No Brasil, a legislação penal admite em somente duas situações que a gravidez seja interrompida: quando a gestação deu-se em virtude de estupro ou quando há risco de vida para a gestante. Na primeira, a gestante deve decidir ("aborto sentimental"); na segunda, o médico é quem decide ("aborto terapêutico"). Claus Roxin classifica este modelo de "solução de indicações", contraposto ao modelo "solução de prazo". Pelo primeiro, a princípio o aborto é punível, exceto nos casos em que é indicado como solução (gravidez decorrente de crime sexual, por exemplo). Pelo segundo, a gravidez pode ser interrompida conforme a vontade da gestante num determinado prazo, em geral, segundo o autor, de até 3 meses. Este segundo modelo é seguido em vários países europeus, como Itália, Espanha e Portugal, que são países de direito escrito. Nos EUA ele é permitido por conta de uma decisão da Suprema Corte no caso Roe x Wade (é interessante lê-lo, no "site" da própria corte, bem como na Wikipedia).

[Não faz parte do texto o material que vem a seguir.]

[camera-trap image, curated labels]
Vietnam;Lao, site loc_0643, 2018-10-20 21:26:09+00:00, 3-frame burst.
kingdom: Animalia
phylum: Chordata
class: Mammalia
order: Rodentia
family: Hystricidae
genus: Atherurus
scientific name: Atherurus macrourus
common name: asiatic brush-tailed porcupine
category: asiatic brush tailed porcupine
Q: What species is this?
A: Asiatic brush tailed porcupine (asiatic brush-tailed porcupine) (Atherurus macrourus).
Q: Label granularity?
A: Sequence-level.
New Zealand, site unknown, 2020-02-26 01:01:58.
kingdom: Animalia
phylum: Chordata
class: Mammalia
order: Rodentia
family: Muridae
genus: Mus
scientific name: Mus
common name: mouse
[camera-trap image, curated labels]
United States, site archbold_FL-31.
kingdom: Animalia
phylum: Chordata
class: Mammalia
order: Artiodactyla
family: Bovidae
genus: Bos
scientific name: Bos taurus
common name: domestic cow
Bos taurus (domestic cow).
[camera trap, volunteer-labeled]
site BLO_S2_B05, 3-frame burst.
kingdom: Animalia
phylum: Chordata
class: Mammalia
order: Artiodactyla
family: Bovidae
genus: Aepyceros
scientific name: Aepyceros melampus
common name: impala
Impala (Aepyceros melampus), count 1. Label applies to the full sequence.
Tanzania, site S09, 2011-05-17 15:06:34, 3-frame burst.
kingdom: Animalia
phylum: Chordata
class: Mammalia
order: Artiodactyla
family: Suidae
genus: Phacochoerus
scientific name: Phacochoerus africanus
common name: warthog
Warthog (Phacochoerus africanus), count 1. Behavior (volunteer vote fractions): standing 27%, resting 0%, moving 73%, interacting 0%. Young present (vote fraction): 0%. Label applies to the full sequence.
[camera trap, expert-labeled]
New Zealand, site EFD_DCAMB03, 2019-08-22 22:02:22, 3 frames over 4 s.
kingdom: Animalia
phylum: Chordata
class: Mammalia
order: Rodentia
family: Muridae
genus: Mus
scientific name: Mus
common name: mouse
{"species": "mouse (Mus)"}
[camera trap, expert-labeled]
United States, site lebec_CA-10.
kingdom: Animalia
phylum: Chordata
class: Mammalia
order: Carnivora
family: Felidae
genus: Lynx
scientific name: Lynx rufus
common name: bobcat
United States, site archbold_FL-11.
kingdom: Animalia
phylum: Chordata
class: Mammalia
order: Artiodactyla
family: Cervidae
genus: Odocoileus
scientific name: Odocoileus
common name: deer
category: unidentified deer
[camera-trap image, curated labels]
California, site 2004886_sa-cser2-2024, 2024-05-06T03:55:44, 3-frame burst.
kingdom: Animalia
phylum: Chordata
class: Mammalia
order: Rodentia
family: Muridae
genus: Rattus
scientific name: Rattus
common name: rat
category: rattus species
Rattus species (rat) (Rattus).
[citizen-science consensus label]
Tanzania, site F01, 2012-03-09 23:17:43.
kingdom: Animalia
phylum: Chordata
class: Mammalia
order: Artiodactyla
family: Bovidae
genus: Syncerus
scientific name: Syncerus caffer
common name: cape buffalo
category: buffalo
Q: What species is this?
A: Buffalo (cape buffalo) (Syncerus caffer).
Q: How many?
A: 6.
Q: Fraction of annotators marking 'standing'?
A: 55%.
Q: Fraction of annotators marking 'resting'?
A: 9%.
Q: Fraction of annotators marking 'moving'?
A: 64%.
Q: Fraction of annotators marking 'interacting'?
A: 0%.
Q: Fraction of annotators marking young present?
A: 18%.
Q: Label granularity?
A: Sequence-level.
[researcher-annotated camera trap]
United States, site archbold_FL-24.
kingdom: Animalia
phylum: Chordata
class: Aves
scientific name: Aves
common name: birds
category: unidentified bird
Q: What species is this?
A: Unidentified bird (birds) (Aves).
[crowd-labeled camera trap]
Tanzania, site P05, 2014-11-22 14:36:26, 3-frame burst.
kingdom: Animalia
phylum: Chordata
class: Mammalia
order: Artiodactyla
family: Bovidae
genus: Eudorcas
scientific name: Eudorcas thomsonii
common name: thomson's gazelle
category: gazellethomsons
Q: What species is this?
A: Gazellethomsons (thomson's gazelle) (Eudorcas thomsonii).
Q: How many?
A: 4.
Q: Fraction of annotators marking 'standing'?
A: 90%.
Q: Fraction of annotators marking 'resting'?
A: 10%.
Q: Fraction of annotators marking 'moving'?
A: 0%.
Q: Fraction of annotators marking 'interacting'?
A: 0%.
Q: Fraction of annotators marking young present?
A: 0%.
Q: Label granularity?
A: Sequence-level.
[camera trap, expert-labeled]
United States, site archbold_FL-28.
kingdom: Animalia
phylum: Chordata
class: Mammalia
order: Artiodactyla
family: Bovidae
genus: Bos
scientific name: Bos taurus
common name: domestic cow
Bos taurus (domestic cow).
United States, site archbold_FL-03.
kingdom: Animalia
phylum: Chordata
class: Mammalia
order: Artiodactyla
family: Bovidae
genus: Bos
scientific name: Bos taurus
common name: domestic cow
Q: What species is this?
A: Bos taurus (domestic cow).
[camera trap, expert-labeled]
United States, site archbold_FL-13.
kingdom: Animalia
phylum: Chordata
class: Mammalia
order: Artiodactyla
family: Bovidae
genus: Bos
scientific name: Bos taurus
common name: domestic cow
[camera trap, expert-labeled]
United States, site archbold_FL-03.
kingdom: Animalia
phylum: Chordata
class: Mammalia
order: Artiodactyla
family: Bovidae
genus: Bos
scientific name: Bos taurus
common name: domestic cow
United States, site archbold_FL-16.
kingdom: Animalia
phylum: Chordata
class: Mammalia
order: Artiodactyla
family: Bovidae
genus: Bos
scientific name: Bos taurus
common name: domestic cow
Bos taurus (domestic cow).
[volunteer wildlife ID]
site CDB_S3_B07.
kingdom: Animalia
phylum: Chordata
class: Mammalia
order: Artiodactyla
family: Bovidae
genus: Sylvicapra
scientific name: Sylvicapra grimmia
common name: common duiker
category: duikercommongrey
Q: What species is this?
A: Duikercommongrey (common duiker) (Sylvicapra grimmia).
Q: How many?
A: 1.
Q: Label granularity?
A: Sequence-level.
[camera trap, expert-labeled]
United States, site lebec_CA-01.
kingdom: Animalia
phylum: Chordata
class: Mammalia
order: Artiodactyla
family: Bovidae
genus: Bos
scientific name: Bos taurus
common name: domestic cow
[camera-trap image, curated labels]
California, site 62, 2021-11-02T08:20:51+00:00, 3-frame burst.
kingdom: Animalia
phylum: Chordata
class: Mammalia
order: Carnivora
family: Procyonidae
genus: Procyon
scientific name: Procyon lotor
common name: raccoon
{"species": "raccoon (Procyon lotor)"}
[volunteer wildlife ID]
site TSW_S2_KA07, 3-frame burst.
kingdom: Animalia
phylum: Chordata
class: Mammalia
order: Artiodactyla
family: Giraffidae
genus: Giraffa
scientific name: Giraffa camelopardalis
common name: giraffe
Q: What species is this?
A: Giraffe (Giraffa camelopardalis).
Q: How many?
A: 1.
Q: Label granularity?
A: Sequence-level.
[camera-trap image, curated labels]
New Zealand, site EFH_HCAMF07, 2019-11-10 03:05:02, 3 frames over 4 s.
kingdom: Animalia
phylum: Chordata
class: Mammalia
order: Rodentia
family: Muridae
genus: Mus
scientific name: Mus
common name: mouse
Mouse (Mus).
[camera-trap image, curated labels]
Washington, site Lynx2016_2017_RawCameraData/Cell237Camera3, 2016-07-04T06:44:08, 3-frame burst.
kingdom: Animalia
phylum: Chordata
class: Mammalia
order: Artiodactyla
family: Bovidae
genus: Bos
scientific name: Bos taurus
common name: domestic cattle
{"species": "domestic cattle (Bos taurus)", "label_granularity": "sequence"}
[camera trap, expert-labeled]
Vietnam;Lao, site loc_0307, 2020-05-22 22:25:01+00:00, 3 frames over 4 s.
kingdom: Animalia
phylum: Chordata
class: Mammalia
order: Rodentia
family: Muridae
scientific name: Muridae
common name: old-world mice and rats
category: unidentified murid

Alguns países da Europa - a Espanha, por exemplo - adotaram uma "solução de indicação"quando ocorrer a má formação do feto que o torne inviável para a vida extra-uterina, podendo, então, a gravidez ser interrompida a qualquer tempo. Conforme escrevi ontem, no Brasil já houve há tempo a tentativa de incluir nas indicações que "legalizam" o aborto o fato de o feto possuir alguma má formação que o torne inviável para a vida fora do útero. Na verdade, foram algumas tentativas, mas, como o tema é muito polêmico, os projetos acabaram se estagnando nas casas legislativas de Brasília. Os que se põem contra essa modalidade de aborto temem - já o demonstraram em suas argumentações - que seja o primeiro passo dado em direção ao aborto eugênico ou eugenésico, em que se interrompe a gravidez para, digamos, "melhorar a raça". Alguns dos opositores falaram que seria o primeiro passo em direção à interrupção da gravidez se o feto for portador de síndrome de Down: pois o penalista alemão, esgrimindo com o princípio da dignidade da pessoa humana, entende que a mãe pode interromper a gravidez em caso de síndrome de Down, porque o Estado não pode lhe impor esse ônus de dedicar a sua vida a uma pessoa que necessite de muitos cuidados. Se ela optar por isso, diz o penalista, estará realizando um alto valor ético; porém não pode o Estado impor-lhe essa atitude.
A Comissão nomeada pelo Senado Federal para redigir um anteprojeto de Código Penal já manifestou o desejo de fazer constar no texto não mais uma indicação, a anencefalia, como a solução de prazo, em que a gestante poderá, até a 12a semana, interromper a gravidez.